> [Aufgaben im Überblick]
A: Übersetzen Sie den folgenden Satz aus dem Text über die KVer in der Nachkriegszeit ins Englische: „Dass der KV die NS-Zeit überlebte, hängt mit der Lebensfreundschaft zusammen, die Gewalt und Diktatur nicht zerstören konnte.“
B: Beantworten Sie anhand des Textes über die KVer in der Nachkriegszeit kurz:
(i) In welchem Jahr brach Deutschland laut Text zusammen?
(ii) Welche beiden KVer werden als die bekanntesten genannt?
(iii) Was taten manche der neu entstandenen studentischen Gruppierungen später?

> [Textauszug]
──────────

KVer an der Wiege der neuen Republik

Nach dem Zusammenbruch Deutschlands im Jahr 1945 stellten viele KVer ihre ganze Kraft in den Dienst der neu entstehenden Bundesrepublik als Kanzler, Ministerpräsidenten und Minister. Die bekanntesten unter ihnen sind Konrad Adenauer, der auf seine Zugehörigkeit zum KV  besonderen Wert legte, und Kurt Georg Kiesinger, der sich stets zum KV bekannte. Dass der KV die NS-Zeit überlebte, hängt mit der Lebensfreundschaft zusammen, die Gewalt und Diktatur nicht zerstören konnte. Sie war für viele KVer dann der Antrieb, die durch den Krieg zerstreuten Mitglieder ihrer Korporationen wieder zu sammeln und jungen Männern, die aus Krieg oder Gefangenschaft an die Universitäten strömten, Hilfe beim Start ins Studium und damit in ein neues Leben zu geben. So wurden - manchmal noch in Ruinen - die ersten KV-Korporationen wiederbegründet. Andere  studentische Gruppierungen entstanden neu. Manche von ihnen haben sich später dem KV angeschlossen.

──────────

> [Ausgangsmaterial]

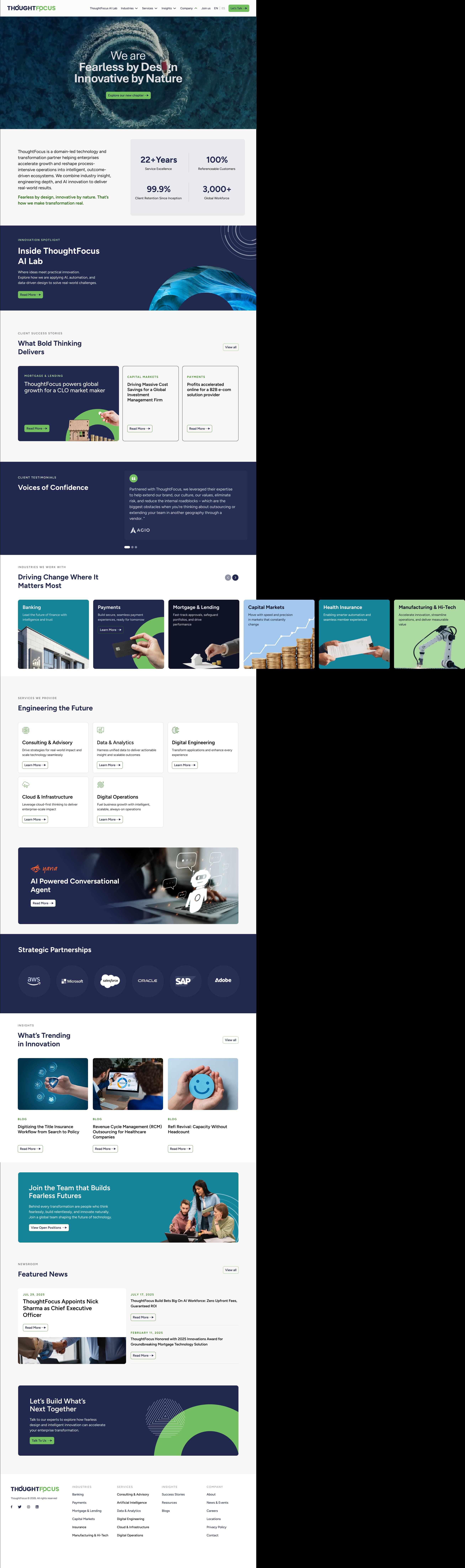 Homepage Full Flow Template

──────────

> [Lösungen nach Aufgaben]
A: That the KV survived the Nazi era is connected with the lifelong friendship that violence and dictatorship could not destroy.

B:
(i) 1945
(ii) Konrad Adenauer und Kurt Georg Kiesinger
(iii) Sie schlossen sich dem KV an.